Data provided =
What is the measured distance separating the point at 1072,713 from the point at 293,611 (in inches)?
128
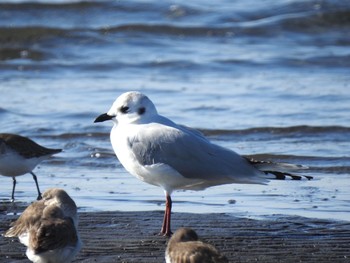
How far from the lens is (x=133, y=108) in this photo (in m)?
7.67

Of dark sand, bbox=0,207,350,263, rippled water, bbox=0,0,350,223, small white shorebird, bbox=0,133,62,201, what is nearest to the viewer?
dark sand, bbox=0,207,350,263

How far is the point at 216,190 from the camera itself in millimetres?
9062

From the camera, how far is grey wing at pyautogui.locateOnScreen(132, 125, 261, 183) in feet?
24.7

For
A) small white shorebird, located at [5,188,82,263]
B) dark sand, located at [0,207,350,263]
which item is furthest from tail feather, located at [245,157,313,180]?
small white shorebird, located at [5,188,82,263]

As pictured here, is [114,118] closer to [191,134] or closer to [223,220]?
[191,134]

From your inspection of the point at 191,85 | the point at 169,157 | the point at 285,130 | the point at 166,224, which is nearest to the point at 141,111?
the point at 169,157

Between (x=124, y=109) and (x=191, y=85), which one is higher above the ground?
(x=124, y=109)

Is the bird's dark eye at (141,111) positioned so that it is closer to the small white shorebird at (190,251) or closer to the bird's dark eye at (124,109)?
the bird's dark eye at (124,109)

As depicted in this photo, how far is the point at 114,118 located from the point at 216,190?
1693 millimetres

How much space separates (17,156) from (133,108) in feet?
5.86

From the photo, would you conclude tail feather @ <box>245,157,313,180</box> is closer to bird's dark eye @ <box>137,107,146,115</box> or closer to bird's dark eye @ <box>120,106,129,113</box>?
bird's dark eye @ <box>137,107,146,115</box>

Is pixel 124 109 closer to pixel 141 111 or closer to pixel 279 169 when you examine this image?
pixel 141 111

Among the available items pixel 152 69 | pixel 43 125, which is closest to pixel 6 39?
pixel 152 69

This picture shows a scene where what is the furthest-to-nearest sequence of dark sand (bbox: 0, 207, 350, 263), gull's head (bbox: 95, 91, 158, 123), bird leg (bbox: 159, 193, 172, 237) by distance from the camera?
gull's head (bbox: 95, 91, 158, 123)
bird leg (bbox: 159, 193, 172, 237)
dark sand (bbox: 0, 207, 350, 263)
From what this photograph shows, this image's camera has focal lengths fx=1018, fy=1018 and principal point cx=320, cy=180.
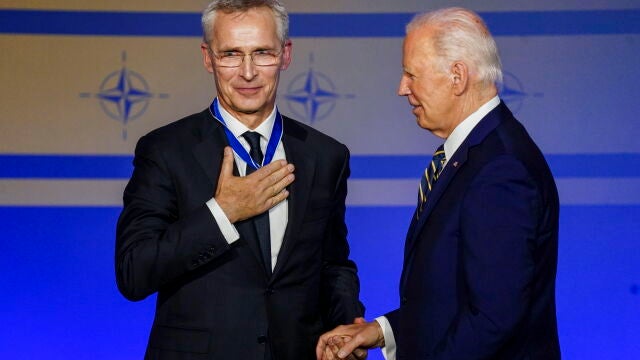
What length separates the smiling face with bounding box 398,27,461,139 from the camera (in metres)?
2.24

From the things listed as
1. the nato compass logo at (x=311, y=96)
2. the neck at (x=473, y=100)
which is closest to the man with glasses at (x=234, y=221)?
the neck at (x=473, y=100)

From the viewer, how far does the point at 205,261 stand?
2328 mm

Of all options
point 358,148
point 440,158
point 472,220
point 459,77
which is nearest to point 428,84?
point 459,77

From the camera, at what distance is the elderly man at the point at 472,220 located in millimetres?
2021

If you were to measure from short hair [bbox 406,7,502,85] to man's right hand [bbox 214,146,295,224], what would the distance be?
0.47 metres

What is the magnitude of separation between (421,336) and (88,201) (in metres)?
2.60

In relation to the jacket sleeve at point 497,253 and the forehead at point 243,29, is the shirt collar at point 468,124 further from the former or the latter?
the forehead at point 243,29

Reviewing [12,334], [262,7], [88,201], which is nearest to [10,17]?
[88,201]

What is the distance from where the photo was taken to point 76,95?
4484 millimetres

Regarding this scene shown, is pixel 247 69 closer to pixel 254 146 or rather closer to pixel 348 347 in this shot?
pixel 254 146

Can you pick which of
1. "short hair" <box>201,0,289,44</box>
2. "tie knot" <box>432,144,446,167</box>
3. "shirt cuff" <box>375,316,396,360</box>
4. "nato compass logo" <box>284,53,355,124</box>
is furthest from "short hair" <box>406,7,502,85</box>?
"nato compass logo" <box>284,53,355,124</box>

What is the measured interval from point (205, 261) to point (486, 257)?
2.20 feet

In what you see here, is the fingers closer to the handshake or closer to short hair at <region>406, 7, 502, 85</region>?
the handshake

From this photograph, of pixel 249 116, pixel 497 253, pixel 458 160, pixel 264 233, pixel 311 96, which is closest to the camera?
pixel 497 253
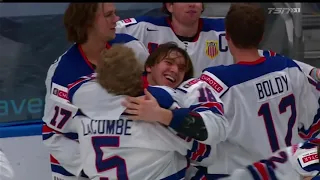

Requirements =
Rewrite the records as a numbered list, from the line with "In what you" through the end of the records, leaving out blank lines and pictures.

Answer to the exercise =
1. In what you see here, is the fingers closer to the handshake or closer to short hair at <region>406, 7, 502, 85</region>?
2. the handshake
3. From this photograph, of pixel 249 116, pixel 497 253, pixel 458 160, pixel 264 233, pixel 311 96, which is closest to the camera?
4. pixel 497 253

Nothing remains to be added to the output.